Wagle key to wrapping up legislative session
Lawmakers will have a full plate when they return to Topeka this week to wrap up the legislative session. Resolving these issues will take strong leadership, particularly by Senate President Susan Wagle, R-Wichita, who needs to decide if she is siding with the public and the bipartisan majority of lawmakers or with Gov. Sam Brownback.
A particularly complicated issue will be finalizing a new school finance formula. The Kansas Supreme Court ruled in March that Kansas is inadequately funding K-12 public education, and it gave lawmakers until June 30 to fix it or face possible school closures.
The House K-12 Education Budget Committee has completed but not yet approved a promising new school finance plan. It includes features that are similar to the state’s earlier court-approved finance formula, including per-pupil base aid plus additional funding for at-risk students and other costs.
But getting a majority of lawmakers to agree on a formula could be difficult, given the diversity of school districts in Kansas. Then they also need to agree on the funding level.
The House committee plan would increase state funding by $150 million per year over the next five years ($750 million total). That total would likely need to increase, or the phase-in period shortened, to satisfy the court.
Lawmakers need to act quickly to approve a plan so the court has time to review it before the June 30 deadline – so they need to avoid unproductive fights.

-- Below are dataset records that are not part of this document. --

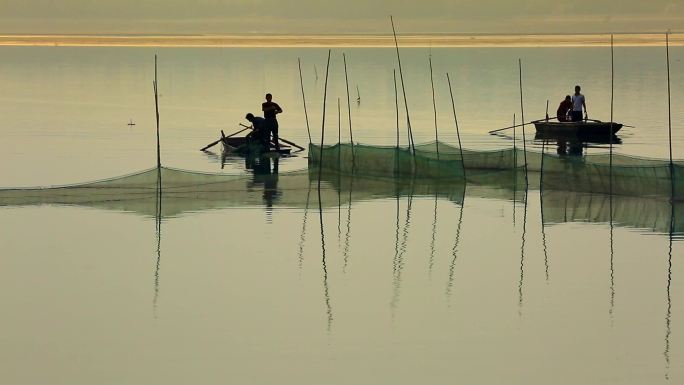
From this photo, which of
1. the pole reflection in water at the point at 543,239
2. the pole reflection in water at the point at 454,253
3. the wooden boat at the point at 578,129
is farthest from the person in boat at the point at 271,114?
the pole reflection in water at the point at 543,239

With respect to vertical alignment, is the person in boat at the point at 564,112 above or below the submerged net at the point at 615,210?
above

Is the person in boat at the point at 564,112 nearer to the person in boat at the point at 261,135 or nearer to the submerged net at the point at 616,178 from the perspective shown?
the person in boat at the point at 261,135

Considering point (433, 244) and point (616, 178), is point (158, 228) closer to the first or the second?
point (433, 244)

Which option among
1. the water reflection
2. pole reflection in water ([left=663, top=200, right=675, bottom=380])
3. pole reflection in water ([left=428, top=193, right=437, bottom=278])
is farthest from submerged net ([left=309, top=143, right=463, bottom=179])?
pole reflection in water ([left=663, top=200, right=675, bottom=380])

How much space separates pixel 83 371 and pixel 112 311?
2010 millimetres

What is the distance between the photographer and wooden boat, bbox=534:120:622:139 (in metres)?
27.0

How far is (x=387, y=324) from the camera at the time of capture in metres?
11.5

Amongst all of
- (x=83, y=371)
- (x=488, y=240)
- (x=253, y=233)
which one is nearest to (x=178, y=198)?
(x=253, y=233)

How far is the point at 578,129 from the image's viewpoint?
Result: 27141 millimetres

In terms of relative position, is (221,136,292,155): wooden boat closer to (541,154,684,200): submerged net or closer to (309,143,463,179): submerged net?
(309,143,463,179): submerged net

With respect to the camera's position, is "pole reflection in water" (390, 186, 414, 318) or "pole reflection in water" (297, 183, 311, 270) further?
"pole reflection in water" (297, 183, 311, 270)

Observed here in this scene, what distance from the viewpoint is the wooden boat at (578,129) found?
2695cm

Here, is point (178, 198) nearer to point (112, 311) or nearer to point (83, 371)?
point (112, 311)

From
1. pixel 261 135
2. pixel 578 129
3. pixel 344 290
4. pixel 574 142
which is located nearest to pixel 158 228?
pixel 344 290
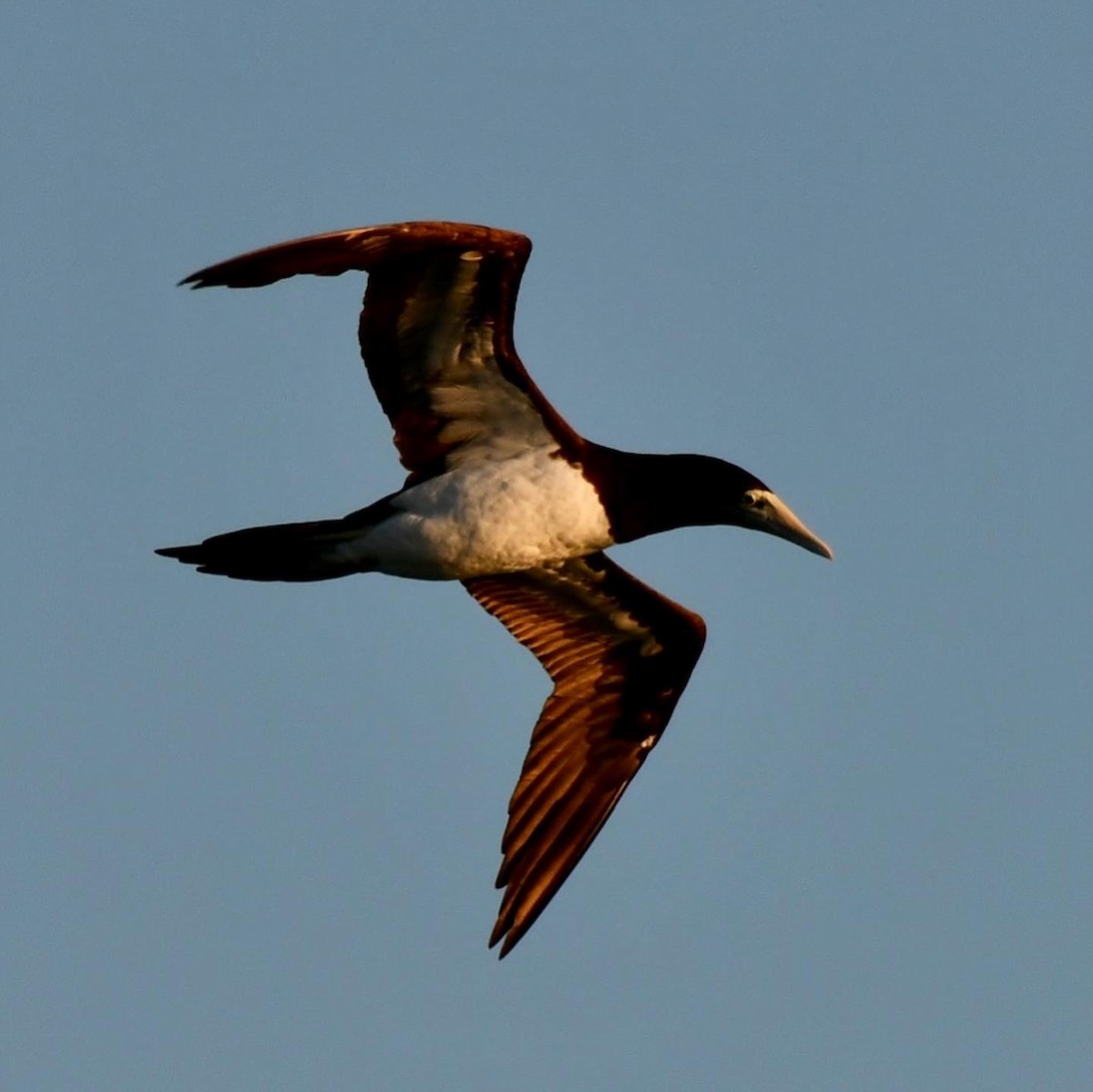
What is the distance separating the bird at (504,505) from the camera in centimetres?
1290

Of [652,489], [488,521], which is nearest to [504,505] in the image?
[488,521]

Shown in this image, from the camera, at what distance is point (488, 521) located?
13375 millimetres

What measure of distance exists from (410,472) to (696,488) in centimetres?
162

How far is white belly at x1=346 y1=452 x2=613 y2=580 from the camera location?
1338 centimetres

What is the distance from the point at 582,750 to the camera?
14.7 metres

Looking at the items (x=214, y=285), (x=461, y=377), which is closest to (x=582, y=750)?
(x=461, y=377)

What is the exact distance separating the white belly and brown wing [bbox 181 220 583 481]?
0.57ft

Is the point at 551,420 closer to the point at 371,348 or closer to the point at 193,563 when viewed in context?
the point at 371,348

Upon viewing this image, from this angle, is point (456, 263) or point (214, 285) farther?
point (456, 263)

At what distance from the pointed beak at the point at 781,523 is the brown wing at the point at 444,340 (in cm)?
118

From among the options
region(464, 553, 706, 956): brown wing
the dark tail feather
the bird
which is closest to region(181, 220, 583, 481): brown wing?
the bird

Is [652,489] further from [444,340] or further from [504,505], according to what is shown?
[444,340]

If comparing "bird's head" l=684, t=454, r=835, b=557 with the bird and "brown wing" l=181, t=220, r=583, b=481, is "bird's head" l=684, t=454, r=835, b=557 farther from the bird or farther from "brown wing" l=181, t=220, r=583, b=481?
"brown wing" l=181, t=220, r=583, b=481

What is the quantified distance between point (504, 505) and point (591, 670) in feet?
6.59
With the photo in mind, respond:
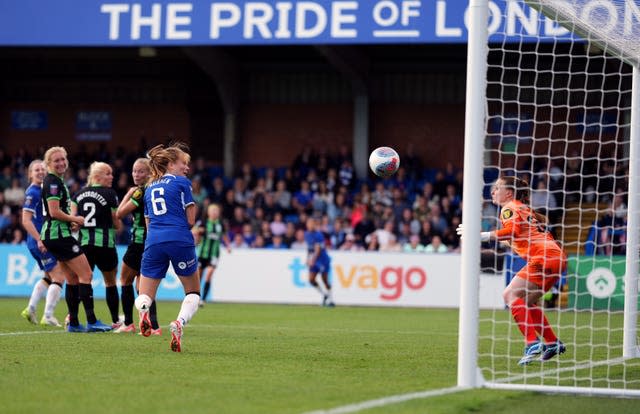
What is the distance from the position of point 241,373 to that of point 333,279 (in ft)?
47.6

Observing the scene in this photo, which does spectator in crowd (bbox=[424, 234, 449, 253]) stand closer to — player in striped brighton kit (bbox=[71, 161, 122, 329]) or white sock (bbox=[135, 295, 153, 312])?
player in striped brighton kit (bbox=[71, 161, 122, 329])

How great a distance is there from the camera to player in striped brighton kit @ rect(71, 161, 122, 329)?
40.5 ft

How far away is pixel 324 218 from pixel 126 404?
19.6 metres

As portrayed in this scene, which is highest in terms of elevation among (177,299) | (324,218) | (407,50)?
(407,50)

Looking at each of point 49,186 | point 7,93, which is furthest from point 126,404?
point 7,93

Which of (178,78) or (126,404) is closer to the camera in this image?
(126,404)

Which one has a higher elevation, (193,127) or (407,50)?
(407,50)

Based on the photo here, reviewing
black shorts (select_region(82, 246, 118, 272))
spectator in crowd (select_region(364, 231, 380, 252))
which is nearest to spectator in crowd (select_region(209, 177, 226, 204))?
spectator in crowd (select_region(364, 231, 380, 252))

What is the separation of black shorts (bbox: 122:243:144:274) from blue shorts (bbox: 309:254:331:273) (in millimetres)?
9726

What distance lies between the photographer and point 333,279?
74.5 ft

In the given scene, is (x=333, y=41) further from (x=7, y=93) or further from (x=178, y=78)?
(x=7, y=93)

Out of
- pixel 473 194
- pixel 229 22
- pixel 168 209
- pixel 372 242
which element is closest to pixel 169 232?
pixel 168 209

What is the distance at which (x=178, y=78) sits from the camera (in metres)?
33.3

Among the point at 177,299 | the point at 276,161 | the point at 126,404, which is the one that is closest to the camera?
the point at 126,404
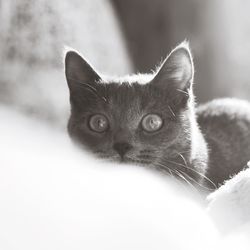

The other major issue – huge, as President Trump might say – is how to balance the budget.
The state is facing a budget shortfall over the next two fiscal years of about $900 million, not counting the increase in school funding. Plugging this shortfall will require both spending cuts and tax increases.
A large bi-partisan majority of lawmakers approved a bill in February that would reverse some of the earlier tax cuts championed by Gov. Sam Brownback, including the tax exemption on pass-through business income. But Brownback vetoed the bill, and an override attempt fell three votes short in the Senate – with Wagle among those opposing the bill.
A flat-tax bill that Brownback and Wagle supported was overwhelmingly rejected in the Senate last month – and appropriately so, as it would have disproportionately hurt lower-income Kansans and wouldn’t have raised enough revenue.
Polls show that the public wants to roll back earlier tax cuts, and they want more funding for schools. That’s what a majority of lawmakers want, too.
The remaining session will be difficult. But it could go a lot better if Wagle supports the will of the public and her chamber and not Brownback.